What is data encryption?
Computer encryption is based on the science of cryptography, which has been used as long as humans have wanted to keep information secret. Most forms of cryptography in use nowadays rely on computers, simply because a human-based code is too easy for a computer to crack. Cryptosystems use a set of procedures known as cryptographic algorithms, or ciphers, to encrypt plain text messages into cipher text or encrypted messages or decrypt cipher text messages into plain text.
Auguste Kerckhoff in 1883 stated that encryption algorithms should be made public and the “keys” be kept secret, which is Kerckhoff’s Principle. Computer encryption systems generally belong in one of two categories: symmetric encryption and asymmetric or public-key encryption.

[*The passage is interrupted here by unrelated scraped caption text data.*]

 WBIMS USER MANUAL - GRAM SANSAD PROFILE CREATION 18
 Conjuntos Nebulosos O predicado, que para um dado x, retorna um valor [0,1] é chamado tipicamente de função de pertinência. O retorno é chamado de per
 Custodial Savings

What is symmetric encryption?
In symmetric encryption, the sender and receiver use a symmetric key, which is a separate instance of the same key to encrypt and decrypt messages. Symmetric encryption heavily relies on the fact that the keys must be kept secret. Distributing the key in a secure way is one of the primary challenges of symmetric encryption, which is known as the “key distribution problem.” The key that is the vital component in symmetric cryptography and we cannot afford to lose it or misplace it. If the individual keys are misplaced, the message can be decrypted by malicious actors.
The main advantage of symmetric cryptography is that it is much faster than asymmetric cryptography. The most important disadvantages of symmetric encryption are the key distribution problem and the key management problem. When the number of connected users grows, so does the number of required keys. Management of an increasing number of secret keys becomes a “key management problem.” Further, symmetric cryptography ensures only the ‘confidentiality’ of the transmitted or stored data. It cannot be used to ensure integrity and/or authenticity.

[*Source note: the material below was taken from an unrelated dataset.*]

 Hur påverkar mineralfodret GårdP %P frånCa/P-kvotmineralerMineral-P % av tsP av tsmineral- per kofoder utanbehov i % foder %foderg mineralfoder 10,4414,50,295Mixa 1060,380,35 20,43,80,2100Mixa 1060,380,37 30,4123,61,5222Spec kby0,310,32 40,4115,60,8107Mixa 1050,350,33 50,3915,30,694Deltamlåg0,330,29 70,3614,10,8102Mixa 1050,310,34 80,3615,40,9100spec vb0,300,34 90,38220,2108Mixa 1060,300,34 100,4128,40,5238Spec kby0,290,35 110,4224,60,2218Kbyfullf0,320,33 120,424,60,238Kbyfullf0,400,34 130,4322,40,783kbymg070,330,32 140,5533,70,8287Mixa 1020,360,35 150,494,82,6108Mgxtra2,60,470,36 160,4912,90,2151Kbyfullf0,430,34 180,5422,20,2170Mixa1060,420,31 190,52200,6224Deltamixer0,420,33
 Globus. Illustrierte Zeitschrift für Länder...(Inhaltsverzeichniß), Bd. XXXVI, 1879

What is asymmetric encryption?
When connecting to a website on the public internet it becomes more complicated and symmetric encryption, by itself, won’t work because you don’t control the other end of the connection. How do you share a secret key with each other without the risk of someone on the internet intercepting it in the middle? In November 1976, a paper published in the journal IEEE Transactions on Information Theory by Diffie and Hellman, titled "New Directions in Cryptography," addressed this problem and offered up a solution: public-key encryption.
Also known as asymmetric encryption, public key cryptography is used as a method of assuring the confidentiality, authenticity and non-repudiation of electronic communications and data storage. Public-key encryption uses two different keys at once, a combination of a private key and a public key. The private key must remain confidential to its respective owner, while the public key is made available to everyone via a publicly accessible repository or directory. To decode an encrypted message, a computer must use the public key, provided by the originating computer, and its own private key. Although a message sent from one computer to another won't be secure since the public key used for encryption is published and available to anyone, anyone who picks it up can't read it without the private key.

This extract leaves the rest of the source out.